Ruby discusses whether the pandemic has increased sexual harassment and unwanted flirtations. She takes us through her funny but distressing personal experience of having an increased amount of male reappearances during lockdown.
There must be some correlation between the coronavirus pandemic of 2020 and men invading personal boundaries whilst hiding behind their phone screens. Just as the UK buckled itself down into lockdown, a guy I met travelling two summers prior decided to message me out of the blue, saying ‘I so would have gone for you’ and that I was a ‘beautiful ginger’. Ignoring for a second the verb ‘gone’ and the implications this has for my choice in this imagined past scenario, you have to laugh. To add some context to why this comment is funny; my lasting impression of him was pulling his unconscious body into the bathroom after he had thrown up on himself in the middle of a shared dorm hostel in Vienna. We hadn’t even left for the club at this point. The illusion that this boy would have even had the guts to ‘go for me’ (unpack that as you wish) is laughable – but the point is by sending that message it served him a little ego boost to the expense of my personal boundaries and bewilderment.

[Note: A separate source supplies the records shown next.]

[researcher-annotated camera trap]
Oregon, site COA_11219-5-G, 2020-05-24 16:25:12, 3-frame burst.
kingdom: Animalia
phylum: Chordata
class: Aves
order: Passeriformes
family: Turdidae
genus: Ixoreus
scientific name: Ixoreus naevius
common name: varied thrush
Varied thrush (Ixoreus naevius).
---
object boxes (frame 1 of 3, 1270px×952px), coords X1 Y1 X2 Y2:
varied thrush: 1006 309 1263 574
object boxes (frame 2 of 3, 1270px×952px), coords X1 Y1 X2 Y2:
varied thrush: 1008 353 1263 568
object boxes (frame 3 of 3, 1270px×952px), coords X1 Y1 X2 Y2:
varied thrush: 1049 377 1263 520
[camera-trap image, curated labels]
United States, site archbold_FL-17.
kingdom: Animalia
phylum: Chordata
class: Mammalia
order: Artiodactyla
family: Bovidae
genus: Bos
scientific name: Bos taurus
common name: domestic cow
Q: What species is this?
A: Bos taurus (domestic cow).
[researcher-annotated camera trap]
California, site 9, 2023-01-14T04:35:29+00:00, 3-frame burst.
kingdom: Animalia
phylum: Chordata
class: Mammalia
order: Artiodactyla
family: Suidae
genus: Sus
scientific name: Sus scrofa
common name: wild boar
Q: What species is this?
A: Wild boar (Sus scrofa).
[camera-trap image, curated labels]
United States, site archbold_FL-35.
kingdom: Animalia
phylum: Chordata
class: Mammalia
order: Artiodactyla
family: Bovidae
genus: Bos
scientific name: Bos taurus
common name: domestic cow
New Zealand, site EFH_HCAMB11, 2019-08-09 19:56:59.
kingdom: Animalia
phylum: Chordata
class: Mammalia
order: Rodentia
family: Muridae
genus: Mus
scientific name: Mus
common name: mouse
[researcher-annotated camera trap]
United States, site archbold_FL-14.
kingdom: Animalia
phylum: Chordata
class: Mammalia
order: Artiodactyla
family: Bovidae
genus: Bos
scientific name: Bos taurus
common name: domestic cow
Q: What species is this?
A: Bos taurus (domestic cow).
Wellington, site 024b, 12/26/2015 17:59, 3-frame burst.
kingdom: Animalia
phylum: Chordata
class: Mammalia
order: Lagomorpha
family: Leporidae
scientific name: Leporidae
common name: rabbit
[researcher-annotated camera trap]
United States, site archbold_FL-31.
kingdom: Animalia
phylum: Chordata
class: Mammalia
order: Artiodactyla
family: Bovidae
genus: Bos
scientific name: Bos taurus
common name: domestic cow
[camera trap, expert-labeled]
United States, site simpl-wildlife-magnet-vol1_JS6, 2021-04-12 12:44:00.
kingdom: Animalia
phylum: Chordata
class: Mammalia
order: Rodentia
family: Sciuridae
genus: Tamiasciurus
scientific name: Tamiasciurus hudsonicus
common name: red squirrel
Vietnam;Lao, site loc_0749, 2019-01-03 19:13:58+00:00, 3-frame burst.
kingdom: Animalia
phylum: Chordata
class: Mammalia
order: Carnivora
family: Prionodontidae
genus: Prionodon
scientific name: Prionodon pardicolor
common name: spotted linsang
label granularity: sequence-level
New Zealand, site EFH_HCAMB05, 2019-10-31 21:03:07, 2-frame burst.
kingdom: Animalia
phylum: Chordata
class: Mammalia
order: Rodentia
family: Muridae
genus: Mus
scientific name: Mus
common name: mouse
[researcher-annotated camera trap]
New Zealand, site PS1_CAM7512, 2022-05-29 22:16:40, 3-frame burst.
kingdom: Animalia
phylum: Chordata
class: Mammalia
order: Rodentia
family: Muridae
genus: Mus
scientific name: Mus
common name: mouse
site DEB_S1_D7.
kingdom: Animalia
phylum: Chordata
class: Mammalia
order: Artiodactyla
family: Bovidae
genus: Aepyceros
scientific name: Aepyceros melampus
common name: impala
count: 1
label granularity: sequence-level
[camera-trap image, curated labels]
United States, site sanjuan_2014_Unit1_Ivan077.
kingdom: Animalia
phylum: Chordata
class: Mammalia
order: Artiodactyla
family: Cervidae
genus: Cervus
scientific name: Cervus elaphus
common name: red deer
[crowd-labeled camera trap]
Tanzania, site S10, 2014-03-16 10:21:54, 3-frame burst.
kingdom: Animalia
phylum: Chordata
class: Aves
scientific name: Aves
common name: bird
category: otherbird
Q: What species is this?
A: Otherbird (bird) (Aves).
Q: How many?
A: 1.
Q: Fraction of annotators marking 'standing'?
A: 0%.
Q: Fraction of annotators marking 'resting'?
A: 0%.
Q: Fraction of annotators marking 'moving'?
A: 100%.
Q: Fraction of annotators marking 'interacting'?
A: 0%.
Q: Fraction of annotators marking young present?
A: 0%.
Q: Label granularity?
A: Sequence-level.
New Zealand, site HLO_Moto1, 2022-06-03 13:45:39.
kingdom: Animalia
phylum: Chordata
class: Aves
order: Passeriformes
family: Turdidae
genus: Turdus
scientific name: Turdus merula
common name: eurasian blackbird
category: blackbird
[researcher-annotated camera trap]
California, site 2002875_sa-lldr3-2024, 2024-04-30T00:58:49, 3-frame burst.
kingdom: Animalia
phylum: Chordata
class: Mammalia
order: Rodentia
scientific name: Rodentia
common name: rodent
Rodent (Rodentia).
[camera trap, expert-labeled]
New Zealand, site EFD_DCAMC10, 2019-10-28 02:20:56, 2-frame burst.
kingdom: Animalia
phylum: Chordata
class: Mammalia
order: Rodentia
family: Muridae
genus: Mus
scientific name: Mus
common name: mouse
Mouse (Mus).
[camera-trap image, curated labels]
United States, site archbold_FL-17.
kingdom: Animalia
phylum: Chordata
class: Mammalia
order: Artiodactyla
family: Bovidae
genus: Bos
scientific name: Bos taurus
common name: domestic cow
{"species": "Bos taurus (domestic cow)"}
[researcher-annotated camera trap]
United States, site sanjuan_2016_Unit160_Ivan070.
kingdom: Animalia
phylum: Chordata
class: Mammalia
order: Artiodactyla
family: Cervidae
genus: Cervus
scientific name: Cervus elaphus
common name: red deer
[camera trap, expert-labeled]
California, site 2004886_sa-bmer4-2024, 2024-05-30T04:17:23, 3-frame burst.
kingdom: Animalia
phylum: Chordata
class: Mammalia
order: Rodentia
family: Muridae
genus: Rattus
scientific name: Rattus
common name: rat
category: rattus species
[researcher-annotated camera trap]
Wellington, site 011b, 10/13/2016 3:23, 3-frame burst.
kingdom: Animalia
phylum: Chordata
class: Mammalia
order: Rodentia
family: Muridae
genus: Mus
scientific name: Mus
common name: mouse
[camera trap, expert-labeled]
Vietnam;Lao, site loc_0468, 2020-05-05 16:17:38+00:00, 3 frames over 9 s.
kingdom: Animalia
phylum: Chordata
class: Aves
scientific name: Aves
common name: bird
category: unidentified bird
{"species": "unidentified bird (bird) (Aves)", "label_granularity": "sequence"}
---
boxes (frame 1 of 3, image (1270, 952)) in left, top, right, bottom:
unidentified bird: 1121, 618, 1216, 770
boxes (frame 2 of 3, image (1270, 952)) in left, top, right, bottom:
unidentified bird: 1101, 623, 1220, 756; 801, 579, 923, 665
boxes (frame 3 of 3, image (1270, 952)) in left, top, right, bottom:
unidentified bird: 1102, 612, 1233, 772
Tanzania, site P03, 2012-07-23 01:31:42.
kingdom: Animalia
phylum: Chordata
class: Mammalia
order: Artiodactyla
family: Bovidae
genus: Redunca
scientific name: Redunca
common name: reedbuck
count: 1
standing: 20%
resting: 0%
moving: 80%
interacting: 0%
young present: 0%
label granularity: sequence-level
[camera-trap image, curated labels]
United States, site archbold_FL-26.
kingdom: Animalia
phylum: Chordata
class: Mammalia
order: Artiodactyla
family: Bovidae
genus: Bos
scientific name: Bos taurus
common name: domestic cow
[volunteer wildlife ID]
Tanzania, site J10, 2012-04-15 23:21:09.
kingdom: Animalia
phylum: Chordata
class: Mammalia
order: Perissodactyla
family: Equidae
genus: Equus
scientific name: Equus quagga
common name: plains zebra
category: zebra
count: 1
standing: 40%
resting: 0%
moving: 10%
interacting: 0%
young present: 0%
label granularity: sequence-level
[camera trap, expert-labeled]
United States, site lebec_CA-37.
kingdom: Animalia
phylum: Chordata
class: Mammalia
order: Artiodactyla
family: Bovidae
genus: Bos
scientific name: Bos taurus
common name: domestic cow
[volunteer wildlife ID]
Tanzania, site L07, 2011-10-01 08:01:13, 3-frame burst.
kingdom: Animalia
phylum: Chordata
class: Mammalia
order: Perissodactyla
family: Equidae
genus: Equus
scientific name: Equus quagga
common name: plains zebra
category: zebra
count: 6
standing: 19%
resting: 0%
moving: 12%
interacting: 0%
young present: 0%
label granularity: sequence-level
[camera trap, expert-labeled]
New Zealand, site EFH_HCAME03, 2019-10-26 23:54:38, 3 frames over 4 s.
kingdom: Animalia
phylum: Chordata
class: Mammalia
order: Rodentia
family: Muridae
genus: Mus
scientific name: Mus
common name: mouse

I genuinely wonder what guys expect our reactions to be when we read messages like these. Given I last spoke to him two years ago, I am well aware I was probably not the only person to receive such a ‘complimentary’ message from him over lockdown. I also recently had to block from my social media another guy I dated years ago when he commented something suggestive on a social media post of mine. This was AFTER a conversation we had where I made it clear I was cool with being friends, but that he had previously overstepped the line. I also made it clear to him I was in a relationship (because bros don’t want to step on the toes of other bros, right?). The point is that neither of these guys would have said these comments to my face. So, who are they trying to kid? Don’t insult the intelligence of women everywhere by pretending you don’t know we see through this bullshit.
Women are tired of being told what is and what isn’t a compliment. Being told to ‘ignore it’ won’t stop me from physically jumping the next time a man honks at me from his car whilst I’m out running. My friend didn’t blush at the ‘compliment’ of a stranger inviting her and her friend into his van for a threesome. A man who followed my friend whilst repeatedly telling her he liked the colour of her dress, didn’t make her feel a rush of self-confidence.
I’m not saying you shouldn’t flirt or shoot your shot over the internet. I am aware that for many people social media allows a positive build-up of confidence, and this is something that should be celebrated. But next time you put yourself out there, ask yourself is this purely for self-gratification and is it respecting the boundaries of the recipient?
You have to laugh about it, but you can also be angry.